How to complete this task - Every entry, from the first line to the last, should be output exactly.

>>

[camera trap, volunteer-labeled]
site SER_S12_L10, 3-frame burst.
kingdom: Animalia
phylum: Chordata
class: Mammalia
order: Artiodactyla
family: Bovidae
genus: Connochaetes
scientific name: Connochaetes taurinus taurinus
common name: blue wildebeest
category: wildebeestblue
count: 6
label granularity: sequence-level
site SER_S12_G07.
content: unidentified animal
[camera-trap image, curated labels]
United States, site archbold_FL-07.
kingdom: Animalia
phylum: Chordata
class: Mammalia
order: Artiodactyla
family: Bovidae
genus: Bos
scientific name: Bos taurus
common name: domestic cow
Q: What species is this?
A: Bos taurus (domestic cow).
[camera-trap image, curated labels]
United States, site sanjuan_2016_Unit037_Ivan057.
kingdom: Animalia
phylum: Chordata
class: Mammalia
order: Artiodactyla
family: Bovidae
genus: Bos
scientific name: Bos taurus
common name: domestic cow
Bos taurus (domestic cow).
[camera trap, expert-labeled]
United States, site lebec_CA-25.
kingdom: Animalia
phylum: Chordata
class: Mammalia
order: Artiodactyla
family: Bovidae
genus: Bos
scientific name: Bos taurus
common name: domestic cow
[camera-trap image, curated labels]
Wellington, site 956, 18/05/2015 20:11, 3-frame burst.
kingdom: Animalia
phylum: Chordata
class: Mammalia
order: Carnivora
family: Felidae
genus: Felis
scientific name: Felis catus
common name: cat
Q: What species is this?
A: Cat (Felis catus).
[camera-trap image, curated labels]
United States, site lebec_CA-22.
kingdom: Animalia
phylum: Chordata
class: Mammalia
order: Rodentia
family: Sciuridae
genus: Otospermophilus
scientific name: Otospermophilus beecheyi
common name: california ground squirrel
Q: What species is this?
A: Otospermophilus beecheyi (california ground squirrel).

<<

Exercise output -
[camera trap, volunteer-labeled]
site SER_S12_L10, 3-frame burst.
kingdom: Animalia
phylum: Chordata
class: Mammalia
order: Artiodactyla
family: Bovidae
genus: Connochaetes
scientific name: Connochaetes taurinus taurinus
common name: blue wildebeest
category: wildebeestblue
count: 6
label granularity: sequence-level
site SER_S12_G07.
content: unidentified animal
[camera-trap image, curated labels]
United States, site archbold_FL-07.
kingdom: Animalia
phylum: Chordata
class: Mammalia
order: Artiodactyla
family: Bovidae
genus: Bos
scientific name: Bos taurus
common name: domestic cow
Q: What species is this?
A: Bos taurus (domestic cow).
[camera-trap image, curated labels]
United States, site sanjuan_2016_Unit037_Ivan057.
kingdom: Animalia
phylum: Chordata
class: Mammalia
order: Artiodactyla
family: Bovidae
genus: Bos
scientific name: Bos taurus
common name: domestic cow
Bos taurus (domestic cow).
[camera trap, expert-labeled]
United States, site lebec_CA-25.
kingdom: Animalia
phylum: Chordata
class: Mammalia
order: Artiodactyla
family: Bovidae
genus: Bos
scientific name: Bos taurus
common name: domestic cow
[camera-trap image, curated labels]
Wellington, site 956, 18/05/2015 20:11, 3-frame burst.
kingdom: Animalia
phylum: Chordata
class: Mammalia
order: Carnivora
family: Felidae
genus: Felis
scientific name: Felis catus
common name: cat
Q: What species is this?
A: Cat (Felis catus).
[camera-trap image, curated labels]
United States, site lebec_CA-22.
kingdom: Animalia
phylum: Chordata
class: Mammalia
order: Rodentia
family: Sciuridae
genus: Otospermophilus
scientific name: Otospermophilus beecheyi
common name: california ground squirrel
Q: What species is this?
A: Otospermophilus beecheyi (california ground squirrel).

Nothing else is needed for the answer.